• [EXERCISE OBJECTIVE] From the forum thread below, quote the passage word for word, starting at "A great suggestion!" and ending at "it very much.".

Even e-bay for us Brazilians or sites like Ali Express are not great advantages. Most of the time, the products are even cheap compared to the Brazilian domestic market, this is a fact. However, our national currency is weak. The US dollar makes the product more than four times the value (Shipping is include). And there's the worst: the delivery. After shipping, the  product delivery system is monopolized by a public company called Correios. There are almost no companies providing these services. The ones that exist end up having to put the price at the same value as the Correios. And it's a bad service. It takes months to receive the products and often the product is lost and the whole process needs to be redone. Anyway, life in Brazil is hard. But I will study buying via E-bay.






> You could take a look at Cordova ? https://cordova.apache.org/






> I believe there is an extension with VSCode (Microsofts stripped back IDE) https://code.visualstudio.com/





> cordova plugin - https://marketplace.visualstudio.com....cordova-tools


A great suggestion! I will try to use this structure in VS. Because of this suggestion, I will put my situation as resolved. And once again, thank you very much for your great kindness. Your help was of enormous importance and I appreciate it very much.

• [INPUT DATA]
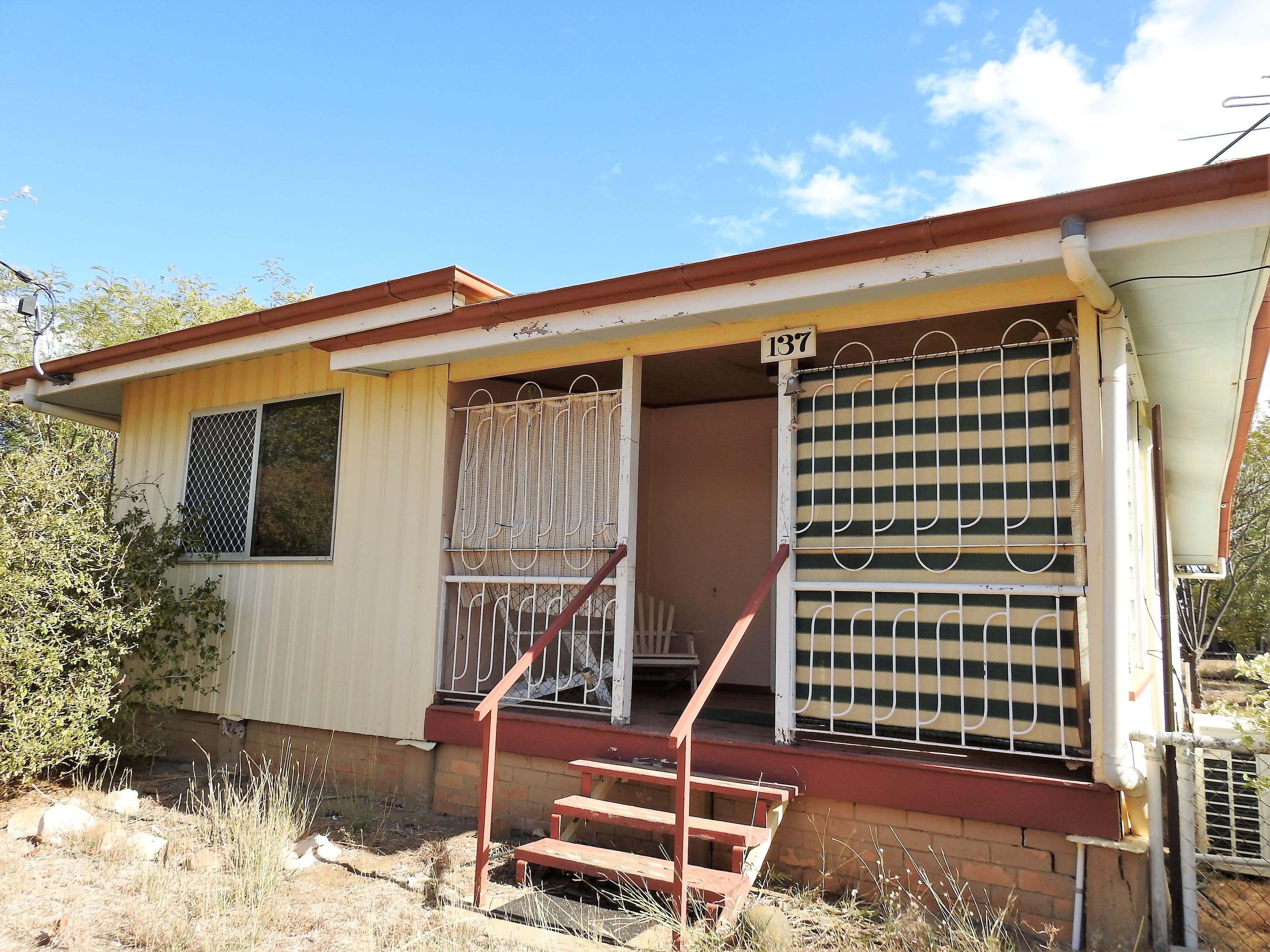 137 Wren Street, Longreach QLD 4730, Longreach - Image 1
--
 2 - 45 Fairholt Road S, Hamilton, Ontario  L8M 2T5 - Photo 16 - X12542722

• [EXPECTED ANSWER]
A great suggestion! I will try to use this structure in VS. Because of this suggestion, I will put my situation as resolved. And once again, thank you very much for your great kindness. Your help was of enormous importance and I appreciate it very much.